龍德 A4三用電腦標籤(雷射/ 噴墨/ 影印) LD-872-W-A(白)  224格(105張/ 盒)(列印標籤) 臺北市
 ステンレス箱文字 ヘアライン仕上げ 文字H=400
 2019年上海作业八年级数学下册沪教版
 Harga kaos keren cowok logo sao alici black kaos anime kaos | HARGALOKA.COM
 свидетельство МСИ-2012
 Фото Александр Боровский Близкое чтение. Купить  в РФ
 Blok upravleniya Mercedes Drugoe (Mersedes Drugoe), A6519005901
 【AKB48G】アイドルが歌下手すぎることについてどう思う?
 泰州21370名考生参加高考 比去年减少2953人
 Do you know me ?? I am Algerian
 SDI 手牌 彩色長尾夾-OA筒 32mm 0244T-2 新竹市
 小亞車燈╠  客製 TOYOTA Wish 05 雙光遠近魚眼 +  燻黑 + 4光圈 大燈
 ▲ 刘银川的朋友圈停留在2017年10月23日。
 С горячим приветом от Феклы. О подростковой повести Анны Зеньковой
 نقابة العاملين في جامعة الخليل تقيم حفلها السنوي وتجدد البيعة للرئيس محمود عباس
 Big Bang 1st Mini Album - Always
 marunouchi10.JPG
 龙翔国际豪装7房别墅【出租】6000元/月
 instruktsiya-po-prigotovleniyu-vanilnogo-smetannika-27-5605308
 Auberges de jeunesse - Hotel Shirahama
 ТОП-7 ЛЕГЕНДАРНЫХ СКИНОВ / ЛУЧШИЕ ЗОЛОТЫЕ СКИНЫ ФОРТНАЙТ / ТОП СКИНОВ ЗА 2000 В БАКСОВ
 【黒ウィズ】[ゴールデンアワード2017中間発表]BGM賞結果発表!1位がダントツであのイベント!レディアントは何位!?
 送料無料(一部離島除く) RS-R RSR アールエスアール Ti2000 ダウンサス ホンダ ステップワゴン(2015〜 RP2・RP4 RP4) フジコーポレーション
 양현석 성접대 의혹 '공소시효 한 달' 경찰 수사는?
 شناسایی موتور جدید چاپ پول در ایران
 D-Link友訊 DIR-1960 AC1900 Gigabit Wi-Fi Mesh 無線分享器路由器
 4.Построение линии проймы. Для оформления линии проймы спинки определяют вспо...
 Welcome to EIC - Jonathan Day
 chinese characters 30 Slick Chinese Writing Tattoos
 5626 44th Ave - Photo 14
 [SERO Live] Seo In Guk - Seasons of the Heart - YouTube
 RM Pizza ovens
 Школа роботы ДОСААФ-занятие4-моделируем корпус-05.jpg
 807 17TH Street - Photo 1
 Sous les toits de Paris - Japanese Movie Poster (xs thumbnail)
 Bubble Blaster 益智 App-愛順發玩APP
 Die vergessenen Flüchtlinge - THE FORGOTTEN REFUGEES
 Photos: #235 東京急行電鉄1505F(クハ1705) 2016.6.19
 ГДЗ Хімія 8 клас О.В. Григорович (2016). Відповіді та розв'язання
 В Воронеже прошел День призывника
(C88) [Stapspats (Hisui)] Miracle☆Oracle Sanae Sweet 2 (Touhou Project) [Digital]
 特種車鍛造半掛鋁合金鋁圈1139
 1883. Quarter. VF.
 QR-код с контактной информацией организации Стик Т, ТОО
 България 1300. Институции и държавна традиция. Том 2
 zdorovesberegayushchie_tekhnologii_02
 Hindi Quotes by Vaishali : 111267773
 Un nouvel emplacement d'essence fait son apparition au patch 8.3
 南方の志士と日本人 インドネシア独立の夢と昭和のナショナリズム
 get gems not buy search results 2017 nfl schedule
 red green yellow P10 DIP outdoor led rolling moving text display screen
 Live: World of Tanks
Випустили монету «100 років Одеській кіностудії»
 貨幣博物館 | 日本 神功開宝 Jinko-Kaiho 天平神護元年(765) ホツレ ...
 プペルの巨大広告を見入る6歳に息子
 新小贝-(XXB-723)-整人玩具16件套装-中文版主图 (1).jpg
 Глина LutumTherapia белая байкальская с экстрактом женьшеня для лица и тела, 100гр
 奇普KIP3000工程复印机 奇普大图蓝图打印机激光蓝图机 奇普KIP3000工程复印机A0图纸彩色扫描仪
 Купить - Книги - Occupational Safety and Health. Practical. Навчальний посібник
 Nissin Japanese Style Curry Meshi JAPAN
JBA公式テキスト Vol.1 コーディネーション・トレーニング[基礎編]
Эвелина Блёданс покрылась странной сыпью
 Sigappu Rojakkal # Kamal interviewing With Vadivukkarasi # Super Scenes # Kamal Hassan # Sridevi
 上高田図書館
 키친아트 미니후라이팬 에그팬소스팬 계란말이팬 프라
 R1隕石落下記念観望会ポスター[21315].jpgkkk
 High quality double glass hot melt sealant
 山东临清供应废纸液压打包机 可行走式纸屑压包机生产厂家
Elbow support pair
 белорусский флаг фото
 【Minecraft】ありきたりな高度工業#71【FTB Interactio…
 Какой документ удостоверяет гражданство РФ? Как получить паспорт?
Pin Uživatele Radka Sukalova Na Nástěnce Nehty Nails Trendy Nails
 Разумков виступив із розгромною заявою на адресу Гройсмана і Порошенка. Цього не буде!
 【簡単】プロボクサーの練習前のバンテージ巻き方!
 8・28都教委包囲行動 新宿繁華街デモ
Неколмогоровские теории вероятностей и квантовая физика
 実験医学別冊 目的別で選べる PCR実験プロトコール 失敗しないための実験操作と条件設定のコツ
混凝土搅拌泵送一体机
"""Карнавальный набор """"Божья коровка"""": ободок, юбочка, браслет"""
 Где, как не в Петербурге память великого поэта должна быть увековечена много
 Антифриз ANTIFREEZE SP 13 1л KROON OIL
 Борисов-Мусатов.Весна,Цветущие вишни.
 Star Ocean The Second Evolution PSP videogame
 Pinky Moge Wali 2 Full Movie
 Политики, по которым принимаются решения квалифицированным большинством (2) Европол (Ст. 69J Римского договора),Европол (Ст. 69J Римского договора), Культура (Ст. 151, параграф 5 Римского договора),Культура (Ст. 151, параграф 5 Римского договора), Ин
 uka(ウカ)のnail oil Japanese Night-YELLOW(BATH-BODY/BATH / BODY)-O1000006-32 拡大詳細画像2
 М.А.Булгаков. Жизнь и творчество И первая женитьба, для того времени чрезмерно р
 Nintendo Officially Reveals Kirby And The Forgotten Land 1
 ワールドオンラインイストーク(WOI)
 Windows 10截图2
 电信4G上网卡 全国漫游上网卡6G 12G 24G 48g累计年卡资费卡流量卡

§ **Description of the task**
Transcribe the records in full, so that each line reads exactly as before.

§ **Answer below**
龍德 A4三用電腦標籤(雷射/ 噴墨/ 影印) LD-872-W-A(白)  224格(105張/ 盒)(列印標籤) 臺北市
 ステンレス箱文字 ヘアライン仕上げ 文字H=400
 2019年上海作业八年级数学下册沪教版
 Harga kaos keren cowok logo sao alici black kaos anime kaos | HARGALOKA.COM
 свидетельство МСИ-2012
 Фото Александр Боровский Близкое чтение. Купить  в РФ
 Blok upravleniya Mercedes Drugoe (Mersedes Drugoe), A6519005901
 【AKB48G】アイドルが歌下手すぎることについてどう思う?
 泰州21370名考生参加高考 比去年减少2953人
 Do you know me ?? I am Algerian
 SDI 手牌 彩色長尾夾-OA筒 32mm 0244T-2 新竹市
 小亞車燈╠  客製 TOYOTA Wish 05 雙光遠近魚眼 +  燻黑 + 4光圈 大燈
 ▲ 刘银川的朋友圈停留在2017年10月23日。
 С горячим приветом от Феклы. О подростковой повести Анны Зеньковой
 نقابة العاملين في جامعة الخليل تقيم حفلها السنوي وتجدد البيعة للرئيس محمود عباس
 Big Bang 1st Mini Album - Always
 marunouchi10.JPG
 龙翔国际豪装7房别墅【出租】6000元/月
 instruktsiya-po-prigotovleniyu-vanilnogo-smetannika-27-5605308
 Auberges de jeunesse - Hotel Shirahama
 ТОП-7 ЛЕГЕНДАРНЫХ СКИНОВ / ЛУЧШИЕ ЗОЛОТЫЕ СКИНЫ ФОРТНАЙТ / ТОП СКИНОВ ЗА 2000 В БАКСОВ
 【黒ウィズ】[ゴールデンアワード2017中間発表]BGM賞結果発表!1位がダントツであのイベント!レディアントは何位!?
 送料無料(一部離島除く) RS-R RSR アールエスアール Ti2000 ダウンサス ホンダ ステップワゴン(2015〜 RP2・RP4 RP4) フジコーポレーション
 양현석 성접대 의혹 '공소시효 한 달' 경찰 수사는?
 شناسایی موتور جدید چاپ پول در ایران
 D-Link友訊 DIR-1960 AC1900 Gigabit Wi-Fi Mesh 無線分享器路由器
 4.Построение линии проймы. Для оформления линии проймы спинки определяют вспо...
 Welcome to EIC - Jonathan Day
 chinese characters 30 Slick Chinese Writing Tattoos
 5626 44th Ave - Photo 14
 [SERO Live] Seo In Guk - Seasons of the Heart - YouTube
 RM Pizza ovens
 Школа роботы ДОСААФ-занятие4-моделируем корпус-05.jpg
 807 17TH Street - Photo 1
 Sous les toits de Paris - Japanese Movie Poster (xs thumbnail)
 Bubble Blaster 益智 App-愛順發玩APP
 Die vergessenen Flüchtlinge - THE FORGOTTEN REFUGEES
 Photos: #235 東京急行電鉄1505F(クハ1705) 2016.6.19
 ГДЗ Хімія 8 клас О.В. Григорович (2016). Відповіді та розв'язання
 В Воронеже прошел День призывника
(C88) [Stapspats (Hisui)] Miracle☆Oracle Sanae Sweet 2 (Touhou Project) [Digital]
 特種車鍛造半掛鋁合金鋁圈1139
 1883. Quarter. VF.
 QR-код с контактной информацией организации Стик Т, ТОО
 България 1300. Институции и държавна традиция. Том 2
 zdorovesberegayushchie_tekhnologii_02
 Hindi Quotes by Vaishali : 111267773
 Un nouvel emplacement d'essence fait son apparition au patch 8.3
 南方の志士と日本人 インドネシア独立の夢と昭和のナショナリズム
 get gems not buy search results 2017 nfl schedule
 red green yellow P10 DIP outdoor led rolling moving text display screen
 Live: World of Tanks
Випустили монету «100 років Одеській кіностудії»
 貨幣博物館 | 日本 神功開宝 Jinko-Kaiho 天平神護元年(765) ホツレ ...
 プペルの巨大広告を見入る6歳に息子
 新小贝-(XXB-723)-整人玩具16件套装-中文版主图 (1).jpg
 Глина LutumTherapia белая байкальская с экстрактом женьшеня для лица и тела, 100гр
 奇普KIP3000工程复印机 奇普大图蓝图打印机激光蓝图机 奇普KIP3000工程复印机A0图纸彩色扫描仪
 Купить - Книги - Occupational Safety and Health. Practical. Навчальний посібник
 Nissin Japanese Style Curry Meshi JAPAN
JBA公式テキスト Vol.1 コーディネーション・トレーニング[基礎編]
Эвелина Блёданс покрылась странной сыпью
 Sigappu Rojakkal # Kamal interviewing With Vadivukkarasi # Super Scenes # Kamal Hassan # Sridevi
 上高田図書館
 키친아트 미니후라이팬 에그팬소스팬 계란말이팬 프라
 R1隕石落下記念観望会ポスター[21315].jpgkkk
 High quality double glass hot melt sealant
 山东临清供应废纸液压打包机 可行走式纸屑压包机生产厂家
Elbow support pair
 белорусский флаг фото
 【Minecraft】ありきたりな高度工業#71【FTB Interactio…
 Какой документ удостоверяет гражданство РФ? Как получить паспорт?
Pin Uživatele Radka Sukalova Na Nástěnce Nehty Nails Trendy Nails
 Разумков виступив із розгромною заявою на адресу Гройсмана і Порошенка. Цього не буде!
 【簡単】プロボクサーの練習前のバンテージ巻き方!
 8・28都教委包囲行動 新宿繁華街デモ
Неколмогоровские теории вероятностей и квантовая физика
 実験医学別冊 目的別で選べる PCR実験プロトコール 失敗しないための実験操作と条件設定のコツ
混凝土搅拌泵送一体机
"""Карнавальный набор """"Божья коровка"""": ободок, юбочка, браслет"""
 Где, как не в Петербурге память великого поэта должна быть увековечена много
 Антифриз ANTIFREEZE SP 13 1л KROON OIL
 Борисов-Мусатов.Весна,Цветущие вишни.
 Star Ocean The Second Evolution PSP videogame
 Pinky Moge Wali 2 Full Movie
 Политики, по которым принимаются решения квалифицированным большинством (2) Европол (Ст. 69J Римского договора),Европол (Ст. 69J Римского договора), Культура (Ст. 151, параграф 5 Римского договора),Культура (Ст. 151, параграф 5 Римского договора), Ин
 uka(ウカ)のnail oil Japanese Night-YELLOW(BATH-BODY/BATH / BODY)-O1000006-32 拡大詳細画像2
 М.А.Булгаков. Жизнь и творчество И первая женитьба, для того времени чрезмерно р
 Nintendo Officially Reveals Kirby And The Forgotten Land 1
 ワールドオンラインイストーク(WOI)
 Windows 10截图2
 电信4G上网卡 全国漫游上网卡6G 12G 24G 48g累计年卡资费卡流量卡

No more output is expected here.